This week the EUROFER report for 1Q 2024 was released

Buyers are not active on the HRC market, they said. Buyers have accumulated sufficient stocks, they said, explaining the pause in the market.

Indeed, there is a lull in the market globally until the end of the holidays in China. Everyone is waiting for the Chinese market to wake up, since the trend is not obvious.

But here is the first interesting thing. This week the EUROFER report for 1Q 2024 was released. First of all, their assessment of real consumption in 2023 is interesting, that decreased by 3.1%. In 2022 real consumption was at 147.7 million tons, according to the European Steel in Figures 2023 by EUROFER. It means that real consumption in 2023 was about 143 million tons. Of course, there could be revisions, but in general it’s something like this.
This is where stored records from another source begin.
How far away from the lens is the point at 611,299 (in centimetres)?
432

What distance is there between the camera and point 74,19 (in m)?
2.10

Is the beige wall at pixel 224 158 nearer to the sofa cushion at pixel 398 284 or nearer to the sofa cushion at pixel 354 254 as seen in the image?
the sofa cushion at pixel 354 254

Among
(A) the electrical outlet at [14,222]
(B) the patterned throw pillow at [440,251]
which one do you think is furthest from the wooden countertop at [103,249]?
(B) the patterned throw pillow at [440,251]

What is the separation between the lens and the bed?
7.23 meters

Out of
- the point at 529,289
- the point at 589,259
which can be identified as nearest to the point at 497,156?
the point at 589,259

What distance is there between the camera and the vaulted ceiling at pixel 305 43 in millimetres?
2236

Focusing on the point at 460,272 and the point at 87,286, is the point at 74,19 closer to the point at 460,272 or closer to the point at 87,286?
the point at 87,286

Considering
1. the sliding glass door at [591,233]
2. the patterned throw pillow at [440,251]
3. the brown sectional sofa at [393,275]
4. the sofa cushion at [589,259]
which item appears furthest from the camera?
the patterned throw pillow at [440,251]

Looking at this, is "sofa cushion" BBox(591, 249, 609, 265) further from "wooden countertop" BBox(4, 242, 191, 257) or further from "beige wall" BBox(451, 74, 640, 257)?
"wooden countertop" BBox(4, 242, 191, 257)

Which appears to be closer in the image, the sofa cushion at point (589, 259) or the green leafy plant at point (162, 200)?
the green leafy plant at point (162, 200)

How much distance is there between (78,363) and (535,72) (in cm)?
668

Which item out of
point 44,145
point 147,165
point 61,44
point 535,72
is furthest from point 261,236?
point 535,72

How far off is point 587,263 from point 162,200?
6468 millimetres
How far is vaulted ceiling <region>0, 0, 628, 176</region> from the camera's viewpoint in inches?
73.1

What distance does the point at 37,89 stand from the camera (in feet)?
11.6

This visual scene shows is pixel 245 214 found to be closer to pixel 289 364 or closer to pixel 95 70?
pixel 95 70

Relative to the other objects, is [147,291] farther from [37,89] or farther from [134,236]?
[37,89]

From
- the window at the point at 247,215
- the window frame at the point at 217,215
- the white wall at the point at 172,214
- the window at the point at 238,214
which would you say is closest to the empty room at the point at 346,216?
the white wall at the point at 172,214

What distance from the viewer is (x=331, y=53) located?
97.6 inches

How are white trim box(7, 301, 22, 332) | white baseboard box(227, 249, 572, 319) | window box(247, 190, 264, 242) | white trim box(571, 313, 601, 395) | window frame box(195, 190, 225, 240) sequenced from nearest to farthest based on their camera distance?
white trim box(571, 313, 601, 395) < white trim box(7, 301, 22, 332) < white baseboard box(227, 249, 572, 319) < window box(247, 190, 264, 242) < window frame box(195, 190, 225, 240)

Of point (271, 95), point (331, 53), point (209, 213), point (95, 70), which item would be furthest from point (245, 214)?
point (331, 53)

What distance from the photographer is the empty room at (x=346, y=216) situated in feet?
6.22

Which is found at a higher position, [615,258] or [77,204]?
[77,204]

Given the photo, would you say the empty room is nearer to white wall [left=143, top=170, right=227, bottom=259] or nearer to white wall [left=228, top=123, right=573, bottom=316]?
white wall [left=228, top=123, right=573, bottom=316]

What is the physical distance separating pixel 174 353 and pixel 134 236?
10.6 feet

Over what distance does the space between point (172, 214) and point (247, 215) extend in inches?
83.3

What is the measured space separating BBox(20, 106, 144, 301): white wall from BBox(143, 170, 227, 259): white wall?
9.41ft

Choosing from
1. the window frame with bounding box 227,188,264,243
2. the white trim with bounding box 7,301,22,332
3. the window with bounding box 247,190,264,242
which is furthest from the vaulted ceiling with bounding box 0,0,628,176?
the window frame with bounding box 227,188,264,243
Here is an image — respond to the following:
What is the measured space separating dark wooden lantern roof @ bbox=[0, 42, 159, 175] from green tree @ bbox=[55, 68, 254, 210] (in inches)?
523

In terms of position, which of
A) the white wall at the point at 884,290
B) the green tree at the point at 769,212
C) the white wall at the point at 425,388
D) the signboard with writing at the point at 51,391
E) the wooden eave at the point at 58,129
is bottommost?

Apparent consumption in 2023 according to EUROFER was 129 million tons. It means a gap of 14 million tons in 2023 between real and apparent consumption. And if you look at the dynamics of two years from 2022 to 2023, the gap amounted to 24 million tons. It`s really huge.

Our models have slightly different data, but the conclusions are the same.

Buyers’ stocks are empty. With such a gap, anything else is impossible. This was compounded by buying pressure in September-October, which swung the pendulum towards HRC price of 600 euros. And empty stocks swung the pendulum quickly towards 760 euros. When we hear about sufficient stocks of buyers this is not the case.

The second point. Economic sentiments in the EU has improved sharply since November and is now well above average. The economy is not falling, inflation is returning to the target range. The market is waiting for a reversal of ECB policy in the first half of the year. It will have a positive impact on the steel market and the growth of apparent consumption. By the way, ArcelorMittal also points out this in its 4Q report.

In 2022-2023, apparent consumption fell due to domestic steel production. And now for supply growth steelmakers need sufficient margins, in other words strong prices.

In addition, good economic sentiments suggest that real consumption, which was depressed in 2H 2023, will improve in Q1-2. It looks like we’ve passed bottom if black swans can be avoided.

Abilities of putting pressure on steelmakers has been exhausted and the potential for upward movement is much higher than the possible downward. Everyone is waiting for China to understand what the price of imports will be in May. But even a neutral scenario will be favorable for the European market.